■ Listed records
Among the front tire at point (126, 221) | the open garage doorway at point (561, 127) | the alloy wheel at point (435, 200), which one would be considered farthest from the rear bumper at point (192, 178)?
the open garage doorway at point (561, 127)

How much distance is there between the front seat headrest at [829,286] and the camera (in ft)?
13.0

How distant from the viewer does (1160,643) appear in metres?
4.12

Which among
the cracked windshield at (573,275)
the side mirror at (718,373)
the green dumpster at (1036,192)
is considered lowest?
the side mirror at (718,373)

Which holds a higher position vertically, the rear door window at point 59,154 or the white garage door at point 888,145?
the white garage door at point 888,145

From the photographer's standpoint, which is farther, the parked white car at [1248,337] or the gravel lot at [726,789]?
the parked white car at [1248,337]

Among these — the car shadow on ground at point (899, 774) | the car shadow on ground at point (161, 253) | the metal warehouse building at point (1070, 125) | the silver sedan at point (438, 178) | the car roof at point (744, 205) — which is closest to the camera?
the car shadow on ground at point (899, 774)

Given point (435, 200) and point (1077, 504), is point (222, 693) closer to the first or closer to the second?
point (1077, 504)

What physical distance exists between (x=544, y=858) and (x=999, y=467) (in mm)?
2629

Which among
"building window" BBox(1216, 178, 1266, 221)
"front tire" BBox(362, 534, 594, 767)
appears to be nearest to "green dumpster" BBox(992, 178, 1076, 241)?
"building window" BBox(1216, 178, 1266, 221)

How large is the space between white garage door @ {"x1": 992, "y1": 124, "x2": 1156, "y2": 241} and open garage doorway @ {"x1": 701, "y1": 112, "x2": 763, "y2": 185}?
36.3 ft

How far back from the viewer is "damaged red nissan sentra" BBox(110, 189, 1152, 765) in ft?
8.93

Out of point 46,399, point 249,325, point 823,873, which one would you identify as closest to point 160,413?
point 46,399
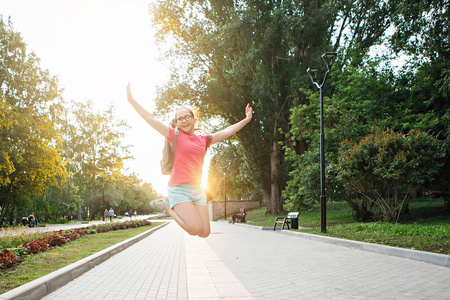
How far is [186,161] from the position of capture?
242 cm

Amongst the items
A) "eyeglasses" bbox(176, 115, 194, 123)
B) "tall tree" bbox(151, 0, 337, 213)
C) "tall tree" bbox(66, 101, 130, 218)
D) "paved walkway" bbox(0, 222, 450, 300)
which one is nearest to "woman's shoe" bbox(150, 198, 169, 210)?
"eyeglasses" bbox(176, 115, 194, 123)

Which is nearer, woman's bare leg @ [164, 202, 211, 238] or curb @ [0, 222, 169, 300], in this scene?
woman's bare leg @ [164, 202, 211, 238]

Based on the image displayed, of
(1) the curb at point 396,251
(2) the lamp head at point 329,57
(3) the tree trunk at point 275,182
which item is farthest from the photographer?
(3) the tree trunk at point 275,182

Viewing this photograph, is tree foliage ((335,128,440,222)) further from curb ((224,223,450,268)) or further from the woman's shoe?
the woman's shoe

--

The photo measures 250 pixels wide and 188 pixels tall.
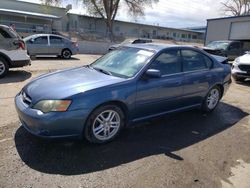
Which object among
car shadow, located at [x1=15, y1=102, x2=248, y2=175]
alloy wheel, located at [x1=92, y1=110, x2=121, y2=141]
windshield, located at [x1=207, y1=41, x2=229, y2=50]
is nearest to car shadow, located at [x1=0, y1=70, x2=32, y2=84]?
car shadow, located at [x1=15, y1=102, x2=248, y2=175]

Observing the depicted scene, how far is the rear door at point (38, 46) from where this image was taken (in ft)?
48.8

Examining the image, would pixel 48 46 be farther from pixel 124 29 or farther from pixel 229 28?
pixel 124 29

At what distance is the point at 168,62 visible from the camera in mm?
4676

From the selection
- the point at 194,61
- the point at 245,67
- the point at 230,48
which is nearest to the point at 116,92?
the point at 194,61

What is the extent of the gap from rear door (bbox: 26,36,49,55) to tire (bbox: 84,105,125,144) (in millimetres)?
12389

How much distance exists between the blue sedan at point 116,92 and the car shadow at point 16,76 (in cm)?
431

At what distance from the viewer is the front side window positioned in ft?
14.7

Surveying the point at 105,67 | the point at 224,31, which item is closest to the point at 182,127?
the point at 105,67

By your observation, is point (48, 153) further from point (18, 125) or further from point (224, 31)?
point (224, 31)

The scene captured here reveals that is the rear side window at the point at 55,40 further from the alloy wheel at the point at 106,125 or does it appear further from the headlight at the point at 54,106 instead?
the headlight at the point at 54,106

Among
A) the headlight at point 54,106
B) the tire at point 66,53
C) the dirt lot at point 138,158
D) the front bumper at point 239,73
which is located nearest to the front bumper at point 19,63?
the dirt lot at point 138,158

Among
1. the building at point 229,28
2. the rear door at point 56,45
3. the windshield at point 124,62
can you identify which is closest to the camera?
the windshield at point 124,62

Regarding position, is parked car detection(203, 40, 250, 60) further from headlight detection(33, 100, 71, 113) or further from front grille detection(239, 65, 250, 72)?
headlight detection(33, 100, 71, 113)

■ Work instructions
Count the lines in the data above that contain the string "exists", treating uppercase and lowercase letters as different. Reply with the number alone.

■ Complete answer
2